Bug 1508 - Segfault when unpacking .so from JAR
Summary: Segfault when unpacking .so from JAR
Alias: None
Product: Gluegen
Classification: JogAmp
Component: core (show other bugs)
Version: 2.5.0
Hardware: All linux
: P4 normal
Assignee: Sven Gothel
Depends on:
Reported: 2024-05-17 12:55 CEST by Owen Riddy
Modified: 2024-05-17 12:55 CEST (History)
0 users

See Also:
SCM Refs:
Workaround: ---


Note You need to log in before you can comment on or make changes to this bug.
Description Owen Riddy 2024-05-17 12:55:36 CEST

JOGL is crashing the JVM if an standalone jar is used with the shared libraries stored in some.jar!/natives/linux-amd64/lib*.so. I posted on the about a month ago with an initial assessment of the failure https://forum.jogamp.org/Segfault-loading-native-libraries-td4043450.html. Then I went on holiday and my graphics card died so it took a little longer to get back than I had hoped. I now believe this is a duplicate of #1046 - but I don't have access to the .jar used in 1046 (and I have done hours of investigating to try and figure out what is happening) so I hope I will be forgiven for raising a new bug. I don't really understand the linux dynamic linker ld.so, so there is also a bit of speculation here, forgive inaccuracies:

1) All the .so detection code is working fine. The .so are fine. Gluegen's loading logic is also fine. The crash is deterministic but hard to debug because a lot of it is happening outside Java. Bug appears in 2.3.2, 2.5.0 and a random master branch (commit hash d9604cf4687 from ~3 months ago).

2) When ld.so loads a dynamic library it can handle pointers in 2 ways - either it loads the library into memory and patches all the pointers in RAM or it can store a "start of library" address and use the pointers as offsets. It works out which mode it is operating in by whether the memory is writable-only (assumes first method) or not (assumes second). I think this crash is because libgluegen_rt.so enters a state where the library is set up the second way, but the memory is writeable and glibc gets befuddled. The evidence for this was gathered by analysing a crash log with `coredumpctl` and `coredumpctl debug`. 

3) I believe the trigger in Gluegen (evidence: lots of printline debugging, thinking hard and `strace`) is that we copy libgluegen.so to disk, System.load() it, then truncate it and re-write it a little later. Possibly this is an interaction with mmap? I dunno.

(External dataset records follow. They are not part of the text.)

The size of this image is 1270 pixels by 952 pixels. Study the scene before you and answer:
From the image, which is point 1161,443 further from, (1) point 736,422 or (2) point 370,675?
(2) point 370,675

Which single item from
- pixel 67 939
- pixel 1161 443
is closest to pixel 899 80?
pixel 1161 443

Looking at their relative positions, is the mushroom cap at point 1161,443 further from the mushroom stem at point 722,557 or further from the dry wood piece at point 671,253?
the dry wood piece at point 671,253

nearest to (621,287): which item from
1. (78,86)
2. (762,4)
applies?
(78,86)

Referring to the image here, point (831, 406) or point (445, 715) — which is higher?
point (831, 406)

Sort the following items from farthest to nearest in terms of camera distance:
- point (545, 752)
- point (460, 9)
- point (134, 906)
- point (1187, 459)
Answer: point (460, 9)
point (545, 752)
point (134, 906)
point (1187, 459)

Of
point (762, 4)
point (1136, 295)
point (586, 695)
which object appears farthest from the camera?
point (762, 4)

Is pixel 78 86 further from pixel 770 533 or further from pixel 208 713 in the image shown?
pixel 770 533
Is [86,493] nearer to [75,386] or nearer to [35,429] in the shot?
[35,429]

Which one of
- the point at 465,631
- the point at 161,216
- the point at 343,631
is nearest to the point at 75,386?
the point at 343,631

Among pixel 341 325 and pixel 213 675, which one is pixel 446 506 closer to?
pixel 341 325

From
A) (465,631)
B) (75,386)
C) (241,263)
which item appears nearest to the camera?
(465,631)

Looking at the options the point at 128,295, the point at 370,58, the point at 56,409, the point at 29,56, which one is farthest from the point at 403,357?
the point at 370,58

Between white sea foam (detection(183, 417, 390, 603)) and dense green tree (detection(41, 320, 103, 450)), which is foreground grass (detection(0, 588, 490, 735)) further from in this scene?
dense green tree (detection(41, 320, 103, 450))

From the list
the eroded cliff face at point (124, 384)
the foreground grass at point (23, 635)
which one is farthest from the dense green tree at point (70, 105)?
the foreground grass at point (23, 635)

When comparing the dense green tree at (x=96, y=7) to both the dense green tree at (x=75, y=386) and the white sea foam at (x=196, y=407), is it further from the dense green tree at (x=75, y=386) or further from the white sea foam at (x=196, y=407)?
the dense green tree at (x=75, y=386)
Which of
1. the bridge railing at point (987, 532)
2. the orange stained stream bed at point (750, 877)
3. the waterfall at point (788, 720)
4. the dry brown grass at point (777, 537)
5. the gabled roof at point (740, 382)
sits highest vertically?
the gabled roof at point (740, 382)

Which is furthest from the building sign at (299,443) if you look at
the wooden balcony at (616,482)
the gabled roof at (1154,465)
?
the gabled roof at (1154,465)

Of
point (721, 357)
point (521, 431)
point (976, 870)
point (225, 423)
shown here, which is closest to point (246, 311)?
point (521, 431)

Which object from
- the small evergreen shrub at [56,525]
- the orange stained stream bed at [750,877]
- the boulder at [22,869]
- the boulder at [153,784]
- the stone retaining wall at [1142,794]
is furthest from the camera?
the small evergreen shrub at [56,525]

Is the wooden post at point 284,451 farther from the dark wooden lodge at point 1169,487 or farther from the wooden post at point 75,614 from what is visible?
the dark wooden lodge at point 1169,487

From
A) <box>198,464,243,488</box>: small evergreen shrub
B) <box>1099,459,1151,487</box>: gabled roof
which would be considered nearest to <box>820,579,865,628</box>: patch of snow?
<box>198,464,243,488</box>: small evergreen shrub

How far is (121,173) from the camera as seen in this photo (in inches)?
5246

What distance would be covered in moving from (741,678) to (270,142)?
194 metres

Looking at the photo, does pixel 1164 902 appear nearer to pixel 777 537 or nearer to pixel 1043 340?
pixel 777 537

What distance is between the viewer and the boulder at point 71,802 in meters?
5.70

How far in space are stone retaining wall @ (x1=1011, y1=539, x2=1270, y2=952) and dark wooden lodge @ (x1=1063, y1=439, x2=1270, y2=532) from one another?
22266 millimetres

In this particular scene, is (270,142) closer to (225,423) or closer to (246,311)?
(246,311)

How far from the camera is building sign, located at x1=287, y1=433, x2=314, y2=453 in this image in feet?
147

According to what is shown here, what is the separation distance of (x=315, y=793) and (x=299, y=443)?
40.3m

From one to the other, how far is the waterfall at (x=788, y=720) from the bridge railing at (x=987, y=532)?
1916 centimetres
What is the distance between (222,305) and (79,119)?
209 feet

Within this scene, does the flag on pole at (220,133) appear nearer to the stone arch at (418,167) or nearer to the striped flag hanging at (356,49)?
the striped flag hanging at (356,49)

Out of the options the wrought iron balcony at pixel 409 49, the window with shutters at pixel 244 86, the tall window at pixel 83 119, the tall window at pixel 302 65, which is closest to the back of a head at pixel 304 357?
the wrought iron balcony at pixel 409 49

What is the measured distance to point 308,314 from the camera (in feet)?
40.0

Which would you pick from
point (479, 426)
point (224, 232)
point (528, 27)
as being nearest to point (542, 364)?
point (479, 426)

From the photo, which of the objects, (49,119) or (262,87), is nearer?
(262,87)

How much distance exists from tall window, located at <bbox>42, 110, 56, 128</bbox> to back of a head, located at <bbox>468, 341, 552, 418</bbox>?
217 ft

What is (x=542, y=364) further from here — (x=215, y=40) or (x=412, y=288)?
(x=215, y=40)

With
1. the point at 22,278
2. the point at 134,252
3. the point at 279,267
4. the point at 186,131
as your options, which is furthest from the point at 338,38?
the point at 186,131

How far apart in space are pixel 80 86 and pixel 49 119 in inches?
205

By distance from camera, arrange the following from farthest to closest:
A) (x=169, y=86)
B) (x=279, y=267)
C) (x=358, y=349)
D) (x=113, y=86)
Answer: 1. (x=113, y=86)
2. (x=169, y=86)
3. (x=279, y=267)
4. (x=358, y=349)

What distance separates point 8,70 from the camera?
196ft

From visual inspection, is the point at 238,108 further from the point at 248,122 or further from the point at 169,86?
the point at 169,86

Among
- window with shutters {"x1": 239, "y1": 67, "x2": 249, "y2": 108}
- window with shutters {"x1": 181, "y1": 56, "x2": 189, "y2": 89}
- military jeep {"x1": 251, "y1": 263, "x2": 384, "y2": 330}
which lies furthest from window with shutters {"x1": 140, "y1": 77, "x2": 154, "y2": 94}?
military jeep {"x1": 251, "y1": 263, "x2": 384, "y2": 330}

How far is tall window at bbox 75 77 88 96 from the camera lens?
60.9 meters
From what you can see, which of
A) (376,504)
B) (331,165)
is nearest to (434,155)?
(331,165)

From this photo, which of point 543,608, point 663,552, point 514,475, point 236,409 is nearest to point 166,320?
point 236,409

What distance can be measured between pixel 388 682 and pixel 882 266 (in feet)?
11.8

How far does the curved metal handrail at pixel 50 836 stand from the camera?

4) I believe this bug can be fixed by adjusting com/jogamp/common/util/JarUtil.java so that extract doesn't overwrite existing files. I added this a little bit before the OutputStream was created (around line 628) and the crash went away:

else if (destFile.exists()) {
  System.out.println("Crash be gone!");

5) Bug #1046 attracted the comment "The provided test jar file does not comply w/ our supported models .. (separate, fat, 'tagged').". I believe that but I don't understand why - I thought this layout was a so-called "fat jar". In this case, I would beg politely that the file truncate stops since it'd make the obvious way work for Clojure devs.